John McGrory, Frank Clarke, Jane Grimson, Peter Gaffney, Patient-Centred Laboratory Validation Using Software Agents, HEALTHINF, 2, 2008, 274-279
Series/Report no.:
HEALTHINF; 2;
Abstract:
Guidelines are self-contained documents which healthcare professionals reference to obtain knowledge
about a specific condition or process. They interface with these documents and apply known facts about
specific patients to gain useful supportive information to aid in developing a diagnosis or manage a
condition. To automate this process a series of Standard Operating Procedures (SOP) and workflow
processes are constructed using the contents of these documents in order to manage the validation flow of a
patient sample. These processes decompose the guidelines into workflow plans, which are then called using
condition triggers controlled by a centralised management engine. The software BDI agent offers an
alternative dynamic which more closely matches the modus operandi of narrative based medical guidelines.

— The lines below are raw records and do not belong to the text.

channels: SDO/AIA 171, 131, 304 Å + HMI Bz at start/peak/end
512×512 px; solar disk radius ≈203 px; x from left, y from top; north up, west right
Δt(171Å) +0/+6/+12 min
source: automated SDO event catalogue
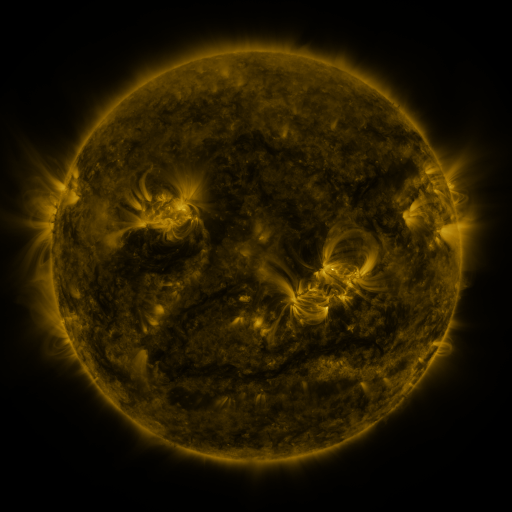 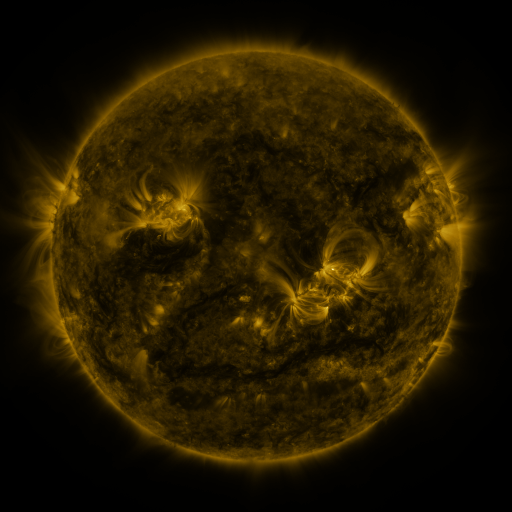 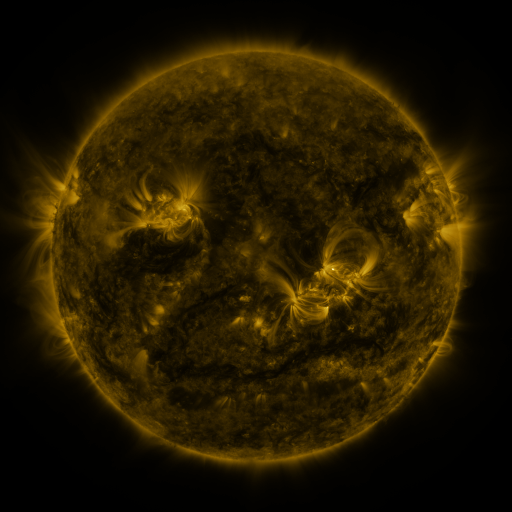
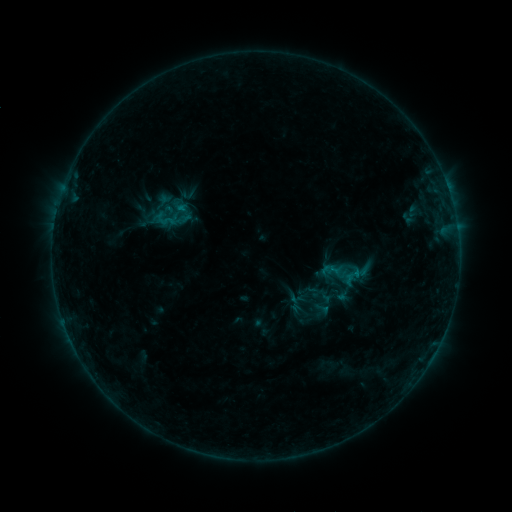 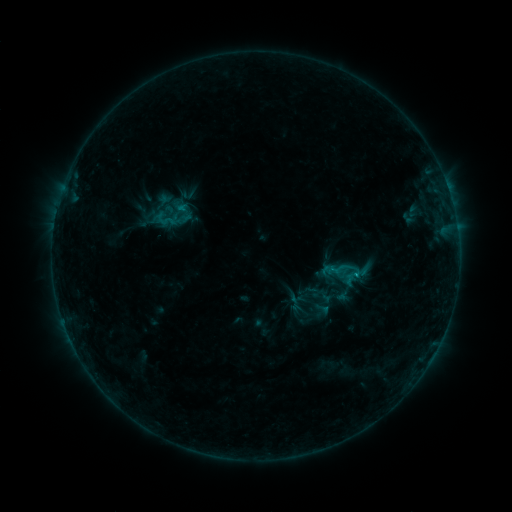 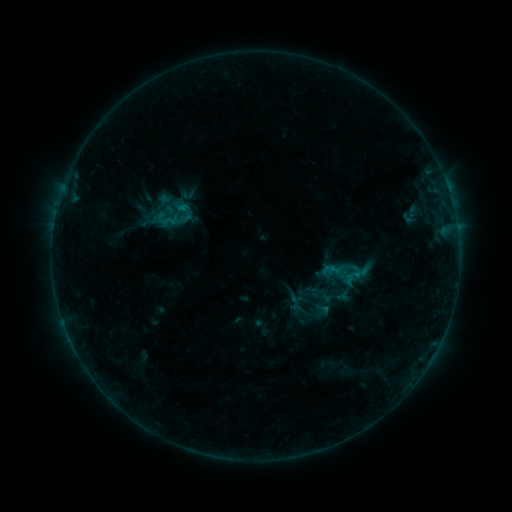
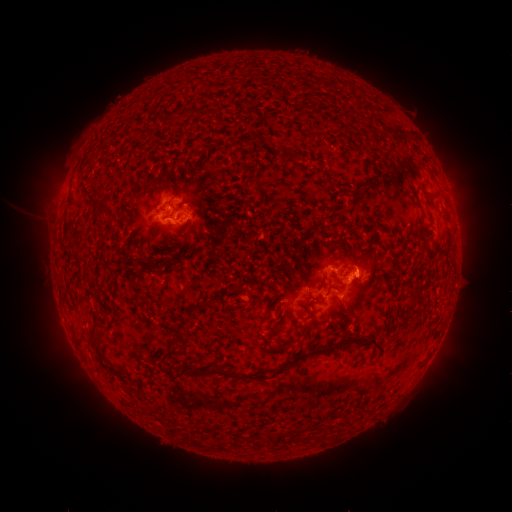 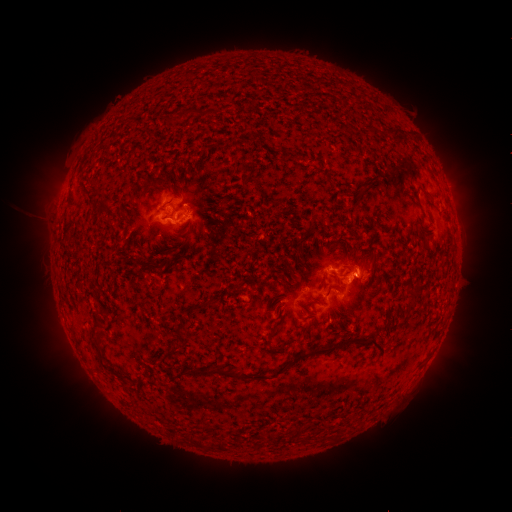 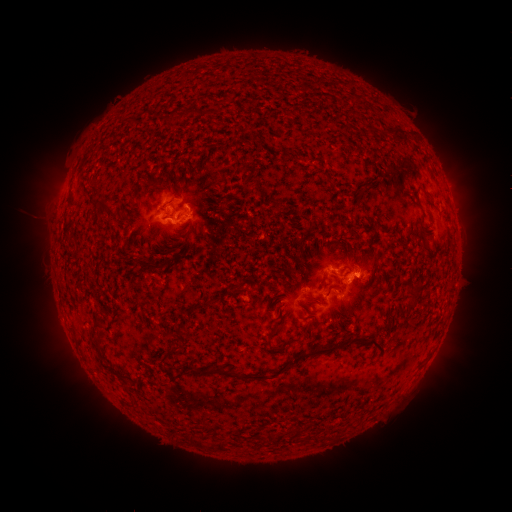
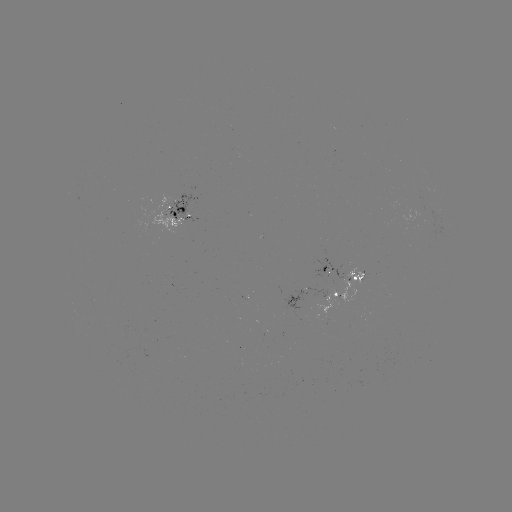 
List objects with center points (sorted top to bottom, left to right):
B7.1 flare: (354, 271)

An agent’s beliefs capture information attributes, plans capture the deliberative and action attributes, and
desire captures the motivational attributes of the guideline in a self-contained autonomous software module.
Agents acting on behalf of guidelines which overlap and interweave in similar domains can collaborate and
coordinate in a loosely coupled fashion without the need for an all encompassing centralised plan.